New Orleans: The Long Road Back
A new survey of New Orleans area residents shows how deeply Hurricane Katrina continues to plague the lives of those living in the city's hardest-hit parishes.
In the poll, released today by the Kaiser Family Foundation, eight in 10 residents of Orleans, Jefferson, Plaquemines and St. Bernard parishes said Katrina had a negative impact on their financial situation, personal life, health or career. Overall, only 34 percent said they felt "very satisfied" with their overall quality of life today; a stark contrast to the two-thirds who reported being that happy with their lives before the storm. (In the city itself, just 25 percent said they were very satisfied with their lives today.)
Part of the dissatisfaction many residents now feel may stem from broad disappointment in the rebuilding effort. For example, while more than half of the residents in these four parishes said repairing the levees, pumps and floodwalls is "one of the top" priorities, only 15 percent felt "a lot of progress" has been made.
Similarly, although nearly half say controlling crime and assuring public safety is a top priority, fewer than one in 10 say a lot of progress has been made in restoring public safety. The table below compares the priorities and progress.
Progress vs.
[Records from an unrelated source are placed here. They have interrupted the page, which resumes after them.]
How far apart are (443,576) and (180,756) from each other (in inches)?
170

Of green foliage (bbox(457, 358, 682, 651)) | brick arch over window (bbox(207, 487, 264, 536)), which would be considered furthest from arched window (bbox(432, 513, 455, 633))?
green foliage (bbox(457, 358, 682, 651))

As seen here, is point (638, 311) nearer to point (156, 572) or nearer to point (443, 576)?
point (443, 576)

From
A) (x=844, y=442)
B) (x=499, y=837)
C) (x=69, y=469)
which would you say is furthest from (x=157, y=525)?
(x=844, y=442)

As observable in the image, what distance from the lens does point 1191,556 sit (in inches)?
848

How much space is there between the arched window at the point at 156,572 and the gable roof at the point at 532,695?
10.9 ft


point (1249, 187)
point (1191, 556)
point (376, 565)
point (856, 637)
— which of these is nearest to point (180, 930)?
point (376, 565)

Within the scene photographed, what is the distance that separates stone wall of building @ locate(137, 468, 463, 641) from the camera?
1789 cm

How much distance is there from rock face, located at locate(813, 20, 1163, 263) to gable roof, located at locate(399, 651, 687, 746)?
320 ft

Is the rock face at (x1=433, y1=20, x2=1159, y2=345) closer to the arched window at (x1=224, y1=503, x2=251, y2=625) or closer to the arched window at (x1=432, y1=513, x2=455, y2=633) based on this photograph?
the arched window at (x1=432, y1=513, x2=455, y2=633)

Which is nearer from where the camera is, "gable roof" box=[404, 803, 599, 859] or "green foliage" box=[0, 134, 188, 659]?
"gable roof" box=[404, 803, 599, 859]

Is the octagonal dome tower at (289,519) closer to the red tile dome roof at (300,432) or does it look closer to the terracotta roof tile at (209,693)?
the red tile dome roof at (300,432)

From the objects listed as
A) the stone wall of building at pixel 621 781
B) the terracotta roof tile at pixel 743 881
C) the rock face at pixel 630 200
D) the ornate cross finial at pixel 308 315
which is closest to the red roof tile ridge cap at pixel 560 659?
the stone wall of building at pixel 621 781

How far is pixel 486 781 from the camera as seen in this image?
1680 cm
Priorities in New Orleans
|% saying "One of the top priorities"||% saying "A lot of progress" made|
|Repairing the levees, pumps and floodwalls||54||15|
|Controlling crime and assuring public safety||48||6|
|Getting medical facilities and services up and running||41||7|
|Getting basic services such as electricity and water functioning||36||31|
|Getting schools up and running||31||12|
|Rebuilding destroyed neighborhoods||31||6|
|Getting businesses up and running||28||8|
|Making affordable housing more available||28||5|
|Fixing streets and cleaning up trash||21||11|
|Getting the public transportation system up and running||17||7|
Nevertheless, most of those polled said they see a brighter future. Nearly seven in 10 reported optimism about the future of the greater New Orleans area, and 63 percent said the recovery and rebuilding effort is going in the right direction. Many also see at least one positive outcome: Three quarters said they're better able to cope with future stresses because of their experiences with Katrina.
On many measures, the poll documents deeply different experiences for white and black residents, some which are highlighted in Peter Whoriskey's story in today's Washington Post.
Polling in New Orleans is complicated by the severe disruption to lives and residential phone lines. Other polls, including an ABC News poll last fall augmented a traditional landline sample with a cell phone sample. Here, Kaiser used face-to-face interviews among a random sample of 1,504 adult residents in Orleans, Jefferson, Plaquemines and St. Bernard parishes. The results have a margin of sampling error of plus or minus four percentage points. Complete detail available at the Kaiser Family Foundation website.